Pollsters are trying very hard to appear as transparent and up-front about their methods as they were in the landline era. When it comes to communicating with journalists, who are by and large a gang of rampaging innumerates, I don’t really see much hope for this; polling firms may not want their methods to be some sort of mysterious “black box,” but the nuances of Bayesian multilevel modelling, even to fairly intense stat hobbyists, might as well be buried in about a mile of cognitive concrete. Our best hope is likely to be the advent of meta-analysts like (he said through tightly gritted teeth) Nate Silver, who are watching and evaluating polling agencies according to their past performance. That is, pretty much exactly as if they were “black boxes.” In the meantime, you will want to be on the lookout for that phrase “credibility interval.”  As the American Association for Public Opinion Research says, it is, in effect, a “[news] consumer beware” reminder.

## Mind the ‘credibility’ gap

1. You may be giving the pollsters more credit than they deserve for “trying hard to be transparent.” You are one of the few people that I know of to mention response rates as a big problem.

2. Very interesting Cosh, I have been wondering why Americans are having such heated discussions about polls and their reliability.

Maybe soon statisticians will create model for our political preferences – call it a ‘voter prediction’ score – and instead of releasing polls, we will focus on weekly sales of hamburgers, cotton balls, and pillows to find out who is winning/losing.

• “I have been wondering why Americans are having such heated discussions about polls and their reliability.”

A (very) roughly Bayesian approach works well here… Americans get heated about polls for the same reason that people everywhere else get heated about polls; because they show the wrong person winning. Where an election is very close, as this one is, more people get heated more often because the “wrong” guy is in the lead for more people more often.

3. NY Times ~ How Companies Learn Your Secrets:

Andrew Pole was hired by Target to use the same kinds of insights into consumers’ habits to expand Target’s sales. His assignment was to analyze all the cue-routine-reward loops among shoppers and help the company figure out how to exploit them.

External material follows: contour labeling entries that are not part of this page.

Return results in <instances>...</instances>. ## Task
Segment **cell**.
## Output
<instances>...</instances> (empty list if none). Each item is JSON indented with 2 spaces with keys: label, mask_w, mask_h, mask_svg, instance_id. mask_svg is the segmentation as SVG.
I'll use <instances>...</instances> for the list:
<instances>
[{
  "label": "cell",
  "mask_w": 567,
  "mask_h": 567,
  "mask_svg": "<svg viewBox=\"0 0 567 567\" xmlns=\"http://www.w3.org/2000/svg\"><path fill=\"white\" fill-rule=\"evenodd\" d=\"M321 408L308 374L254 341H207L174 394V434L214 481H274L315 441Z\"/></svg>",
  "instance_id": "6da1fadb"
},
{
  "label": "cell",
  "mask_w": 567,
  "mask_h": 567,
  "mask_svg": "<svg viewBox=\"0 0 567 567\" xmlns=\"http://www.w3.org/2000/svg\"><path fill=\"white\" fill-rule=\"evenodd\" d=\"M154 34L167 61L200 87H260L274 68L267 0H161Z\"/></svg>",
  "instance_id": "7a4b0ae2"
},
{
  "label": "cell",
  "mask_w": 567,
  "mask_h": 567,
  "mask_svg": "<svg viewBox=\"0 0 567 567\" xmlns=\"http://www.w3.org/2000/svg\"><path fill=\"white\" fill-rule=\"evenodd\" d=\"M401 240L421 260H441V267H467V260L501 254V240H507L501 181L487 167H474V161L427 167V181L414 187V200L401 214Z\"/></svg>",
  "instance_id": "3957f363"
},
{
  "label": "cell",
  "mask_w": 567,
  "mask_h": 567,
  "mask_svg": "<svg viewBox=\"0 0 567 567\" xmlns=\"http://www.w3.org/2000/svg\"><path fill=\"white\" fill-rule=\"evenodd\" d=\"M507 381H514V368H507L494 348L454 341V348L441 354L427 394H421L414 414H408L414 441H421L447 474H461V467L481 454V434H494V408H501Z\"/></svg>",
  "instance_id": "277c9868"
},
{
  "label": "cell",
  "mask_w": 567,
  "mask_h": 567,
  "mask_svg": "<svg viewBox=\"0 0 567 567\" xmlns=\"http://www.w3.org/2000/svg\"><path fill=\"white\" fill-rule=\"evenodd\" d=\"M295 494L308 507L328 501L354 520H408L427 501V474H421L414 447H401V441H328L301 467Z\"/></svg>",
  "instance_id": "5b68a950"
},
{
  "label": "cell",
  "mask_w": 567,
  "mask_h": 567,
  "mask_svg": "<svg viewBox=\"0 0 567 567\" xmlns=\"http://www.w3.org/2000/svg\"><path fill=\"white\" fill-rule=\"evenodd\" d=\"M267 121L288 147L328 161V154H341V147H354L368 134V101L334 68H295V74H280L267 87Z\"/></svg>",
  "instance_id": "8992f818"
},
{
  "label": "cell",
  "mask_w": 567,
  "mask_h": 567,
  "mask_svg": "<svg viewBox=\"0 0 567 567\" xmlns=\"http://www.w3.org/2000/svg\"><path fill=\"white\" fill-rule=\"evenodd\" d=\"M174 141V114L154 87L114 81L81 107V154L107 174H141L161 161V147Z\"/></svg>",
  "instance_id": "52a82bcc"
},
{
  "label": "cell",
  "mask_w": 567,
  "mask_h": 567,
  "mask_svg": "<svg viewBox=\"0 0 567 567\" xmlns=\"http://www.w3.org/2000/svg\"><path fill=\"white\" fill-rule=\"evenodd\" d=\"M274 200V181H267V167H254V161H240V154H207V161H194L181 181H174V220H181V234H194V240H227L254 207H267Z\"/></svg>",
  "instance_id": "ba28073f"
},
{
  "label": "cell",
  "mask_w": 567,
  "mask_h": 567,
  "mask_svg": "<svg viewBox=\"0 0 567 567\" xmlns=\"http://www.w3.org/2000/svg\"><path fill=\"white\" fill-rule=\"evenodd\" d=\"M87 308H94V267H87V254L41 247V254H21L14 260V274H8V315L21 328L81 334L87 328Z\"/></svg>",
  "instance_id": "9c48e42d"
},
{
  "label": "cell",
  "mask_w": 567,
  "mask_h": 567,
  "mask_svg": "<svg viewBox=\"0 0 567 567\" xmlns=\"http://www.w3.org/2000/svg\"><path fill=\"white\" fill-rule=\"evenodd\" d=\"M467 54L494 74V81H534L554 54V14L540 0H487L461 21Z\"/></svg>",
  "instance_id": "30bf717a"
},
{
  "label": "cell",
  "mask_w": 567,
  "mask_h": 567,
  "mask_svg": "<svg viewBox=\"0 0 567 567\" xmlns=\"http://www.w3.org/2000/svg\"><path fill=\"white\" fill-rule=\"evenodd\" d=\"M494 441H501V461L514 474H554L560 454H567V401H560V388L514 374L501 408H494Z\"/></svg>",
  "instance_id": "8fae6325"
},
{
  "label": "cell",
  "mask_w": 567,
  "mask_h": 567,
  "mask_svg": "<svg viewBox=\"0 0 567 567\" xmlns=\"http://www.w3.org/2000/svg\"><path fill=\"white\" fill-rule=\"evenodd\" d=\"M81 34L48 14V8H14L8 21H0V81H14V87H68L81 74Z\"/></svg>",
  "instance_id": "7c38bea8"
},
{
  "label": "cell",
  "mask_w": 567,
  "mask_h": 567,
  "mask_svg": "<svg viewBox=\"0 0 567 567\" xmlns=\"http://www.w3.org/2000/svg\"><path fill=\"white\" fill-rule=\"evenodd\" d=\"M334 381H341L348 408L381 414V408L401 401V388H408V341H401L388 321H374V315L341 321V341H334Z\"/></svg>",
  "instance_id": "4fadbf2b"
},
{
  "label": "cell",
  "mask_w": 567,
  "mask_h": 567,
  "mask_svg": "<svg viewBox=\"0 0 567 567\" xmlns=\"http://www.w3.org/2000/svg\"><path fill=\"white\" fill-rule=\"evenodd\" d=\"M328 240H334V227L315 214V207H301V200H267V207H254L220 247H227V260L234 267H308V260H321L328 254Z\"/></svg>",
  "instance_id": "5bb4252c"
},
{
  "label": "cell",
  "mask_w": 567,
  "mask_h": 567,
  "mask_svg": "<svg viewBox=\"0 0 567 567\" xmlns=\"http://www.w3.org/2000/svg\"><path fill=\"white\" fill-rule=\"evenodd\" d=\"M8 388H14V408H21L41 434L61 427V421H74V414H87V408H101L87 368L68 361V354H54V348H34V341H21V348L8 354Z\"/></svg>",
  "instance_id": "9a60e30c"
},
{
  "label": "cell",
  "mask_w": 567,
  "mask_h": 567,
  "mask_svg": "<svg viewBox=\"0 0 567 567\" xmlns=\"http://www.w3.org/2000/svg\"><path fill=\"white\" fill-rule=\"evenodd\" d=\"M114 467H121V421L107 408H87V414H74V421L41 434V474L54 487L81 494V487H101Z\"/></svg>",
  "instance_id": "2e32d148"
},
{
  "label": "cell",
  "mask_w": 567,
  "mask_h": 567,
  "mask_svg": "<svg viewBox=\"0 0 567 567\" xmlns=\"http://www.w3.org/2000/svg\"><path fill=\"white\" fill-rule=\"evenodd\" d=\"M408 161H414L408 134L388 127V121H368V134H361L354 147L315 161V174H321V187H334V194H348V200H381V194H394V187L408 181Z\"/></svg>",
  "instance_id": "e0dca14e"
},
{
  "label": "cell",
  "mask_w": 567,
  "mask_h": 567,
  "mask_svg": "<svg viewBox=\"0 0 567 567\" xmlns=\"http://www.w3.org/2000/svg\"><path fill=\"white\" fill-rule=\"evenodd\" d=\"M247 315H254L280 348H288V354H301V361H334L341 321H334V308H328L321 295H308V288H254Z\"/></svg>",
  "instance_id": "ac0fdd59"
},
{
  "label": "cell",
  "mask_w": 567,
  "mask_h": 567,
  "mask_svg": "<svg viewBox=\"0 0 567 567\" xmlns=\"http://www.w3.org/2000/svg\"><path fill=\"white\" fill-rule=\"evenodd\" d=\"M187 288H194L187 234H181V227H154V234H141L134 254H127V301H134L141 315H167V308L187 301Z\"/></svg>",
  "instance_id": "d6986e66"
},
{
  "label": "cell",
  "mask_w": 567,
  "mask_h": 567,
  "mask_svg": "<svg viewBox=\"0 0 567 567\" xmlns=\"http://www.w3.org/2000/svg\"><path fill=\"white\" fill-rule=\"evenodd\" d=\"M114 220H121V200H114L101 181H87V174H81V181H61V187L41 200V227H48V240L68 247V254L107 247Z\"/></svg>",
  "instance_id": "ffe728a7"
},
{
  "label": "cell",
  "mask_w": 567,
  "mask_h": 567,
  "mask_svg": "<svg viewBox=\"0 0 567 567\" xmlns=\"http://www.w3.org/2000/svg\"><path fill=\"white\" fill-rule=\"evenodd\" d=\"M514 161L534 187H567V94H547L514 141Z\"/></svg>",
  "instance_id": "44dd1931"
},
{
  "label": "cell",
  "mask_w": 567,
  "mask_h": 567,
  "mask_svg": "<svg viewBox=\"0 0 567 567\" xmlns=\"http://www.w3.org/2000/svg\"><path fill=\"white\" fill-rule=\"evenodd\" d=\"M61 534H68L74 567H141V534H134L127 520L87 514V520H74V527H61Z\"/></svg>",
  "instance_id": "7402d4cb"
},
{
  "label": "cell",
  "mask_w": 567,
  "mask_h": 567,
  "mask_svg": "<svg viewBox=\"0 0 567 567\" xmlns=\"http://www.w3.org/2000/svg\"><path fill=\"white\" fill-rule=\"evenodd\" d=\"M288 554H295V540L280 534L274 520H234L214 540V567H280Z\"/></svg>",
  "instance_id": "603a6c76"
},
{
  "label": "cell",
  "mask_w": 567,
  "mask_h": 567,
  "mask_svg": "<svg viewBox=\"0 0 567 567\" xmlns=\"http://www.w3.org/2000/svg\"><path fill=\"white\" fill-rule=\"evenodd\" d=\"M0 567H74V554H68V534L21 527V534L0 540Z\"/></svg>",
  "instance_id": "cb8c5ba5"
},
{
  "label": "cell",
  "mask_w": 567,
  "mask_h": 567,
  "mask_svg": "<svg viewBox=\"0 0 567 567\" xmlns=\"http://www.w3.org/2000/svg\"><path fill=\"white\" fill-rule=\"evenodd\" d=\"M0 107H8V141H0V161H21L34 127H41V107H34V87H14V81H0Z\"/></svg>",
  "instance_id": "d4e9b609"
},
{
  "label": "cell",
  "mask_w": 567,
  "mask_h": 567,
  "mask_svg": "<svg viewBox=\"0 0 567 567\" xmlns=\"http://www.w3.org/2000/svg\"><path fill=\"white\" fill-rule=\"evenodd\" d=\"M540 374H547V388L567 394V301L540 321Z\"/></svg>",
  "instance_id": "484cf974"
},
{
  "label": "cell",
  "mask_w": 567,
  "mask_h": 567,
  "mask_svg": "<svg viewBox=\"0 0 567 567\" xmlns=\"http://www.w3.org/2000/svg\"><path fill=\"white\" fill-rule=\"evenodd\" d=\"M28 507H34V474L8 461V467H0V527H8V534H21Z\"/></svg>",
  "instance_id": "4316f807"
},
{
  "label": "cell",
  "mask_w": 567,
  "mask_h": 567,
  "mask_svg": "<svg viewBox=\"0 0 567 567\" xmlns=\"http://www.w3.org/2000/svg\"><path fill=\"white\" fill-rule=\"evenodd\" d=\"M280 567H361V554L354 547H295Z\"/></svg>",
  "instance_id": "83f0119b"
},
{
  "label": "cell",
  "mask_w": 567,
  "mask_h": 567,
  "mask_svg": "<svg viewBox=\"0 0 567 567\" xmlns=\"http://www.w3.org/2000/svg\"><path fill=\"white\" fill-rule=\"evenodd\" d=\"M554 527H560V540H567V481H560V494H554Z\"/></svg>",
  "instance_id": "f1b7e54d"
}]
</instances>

The only problem is that identifying pregnant customers is harder than it sounds. Target has a baby-shower registry, and Pole started there, observing how shopping habits changed as a woman approached her due date, which women on the registry had willingly disclosed. He ran test after test, analyzing the data, and before long some useful patterns emerged. Lotions, for example.

As Pole’s computers crawled through the data, he was able to identify about 25 products that, when analyzed together, allowed him to assign each shopper a “pregnancy prediction” score. More important, he could also estimate her due date to within a small window, so Target could send coupons timed to very specific stages of her pregnancy.

http://www.nytimes.com/2012/02/19/magazine/shopping-habits.html?pagewanted=1&_r=1&hp

4. Colby, when are you going to come to the perfectly reasonable conclusion that pre-election polls are a dog’s breakfast, and should be ignored completely? It’s a moving target.

Call it a credibility gap, or assign it a degree of fudge (I know from previous experience that pollsters don’t like this word http://www2.macleans.ca/2011/10/25/our-gerontocracy/ ).

But, what will all the talking heads and strategists talk about if there isn’t some form of polling? Sampling from an urn? Maybe a urinal is a better analogy.

5. I don’t do polls even when they call my land-line.

Not because I don’t want anyone to hear my opinions, but because I’ve been push-polled enough to not want to endure that vileness again.

If someone can figure out a way to do online polling that isn’t completely worthless (somehow…) I’d be happy to let a pollster know my views.